Knuth entered Case Institute of Technology (now Case Western Reserve) as a physics major in 1956, but graduated in 1960 with both a BS and an MS in mathematics. He was passionate about so many subjects that it was hard to settle on just one. During a fateful encounter with the IBM 650 in 1957, though, Knuth knew computer programming would be more than just a hobby.

Yet he never imagined computing would involve so much of his first love - math. "I was an engineer when I was working with the computer, and a mathematician when I did math," he says. "I never thought those worlds would mix."

They began to, and long before Knuth started writing the book, he was helping the field of computer science evolve. While still in school, his numerical analysis class used one of the textbooks he wrote. "I aced that class," he jokes.

A Work in Progress

After graduation, he went to work on his PhD in mathematics at the California Institute of Technology.
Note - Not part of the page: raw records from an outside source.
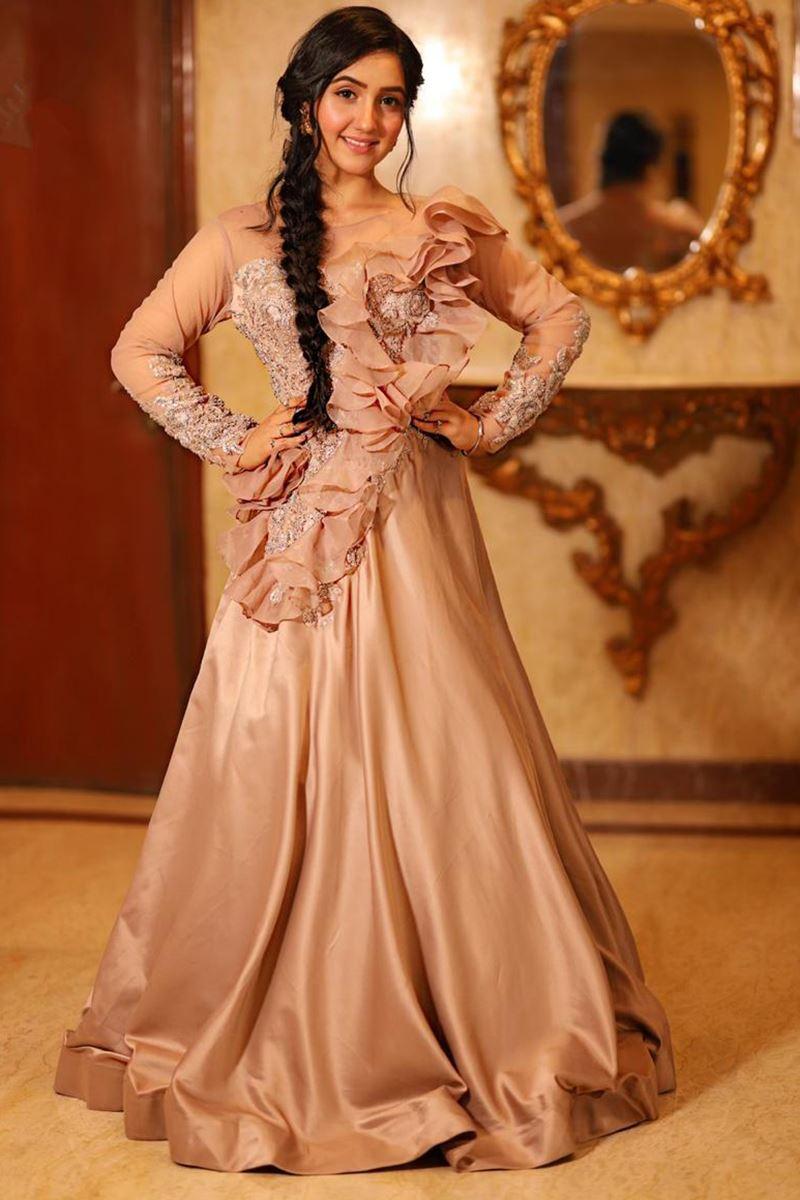 Check Out! Avneet Kaur, Jannat Zubair And Ashnoor Kaur's Queen Look 3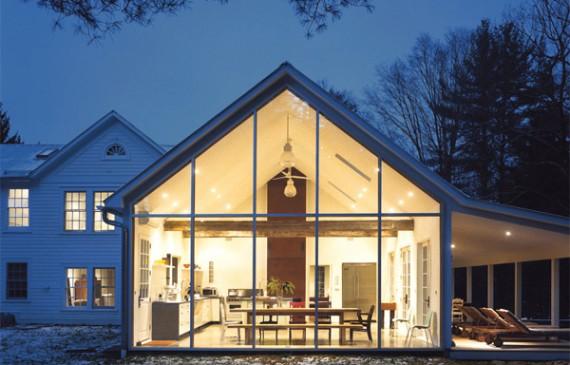 floating-farmhouse-with-curtain-wall-glass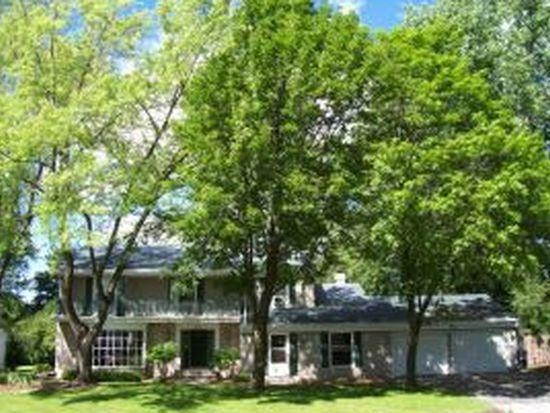 620 W Briar Ln, Green Bay, WI 54301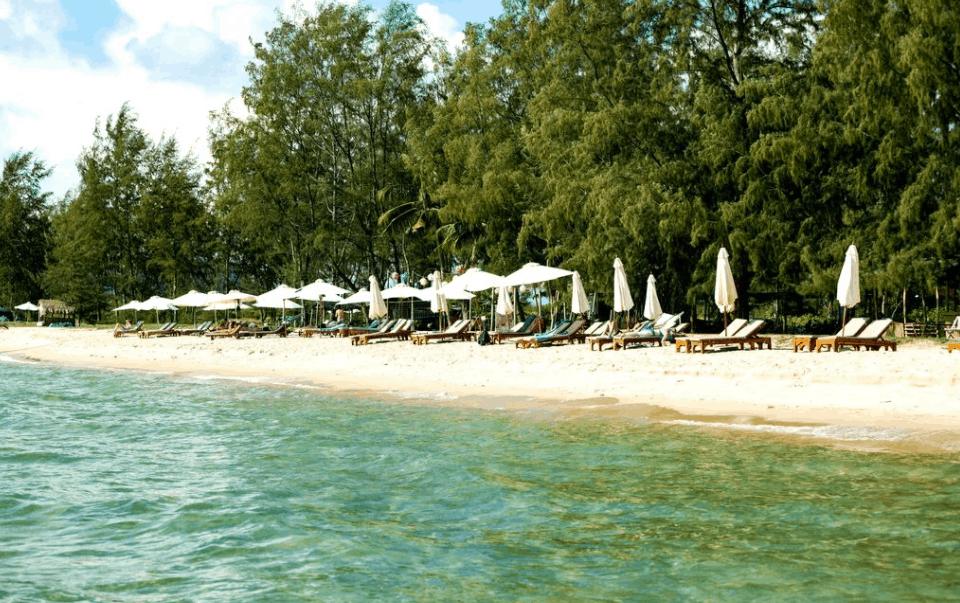 Nghỉ mát tại bãi biển Ông Lang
At that time, universities didn't have established programs in computer science. The field rose out of different departments - math, engineering, physics - at different schools, Knuth says.

By 1962, word of his pioneering efforts in computer programming had spread, and publisher Addison-Wesley asked him to write a text on compiler design. That's when his life's work began.

Knuth took about seven years to hammer out the first version of The Art of Computer Programming, which started out as 3000 handwritten pages and tackled more than just compilers. Since it was so long, Addison-Wesley published it in three volumes - the first when Knuth had become a professor at Stanford. His aim was to summarize all that was known about computer methods and frame it in a mathematical and historical context.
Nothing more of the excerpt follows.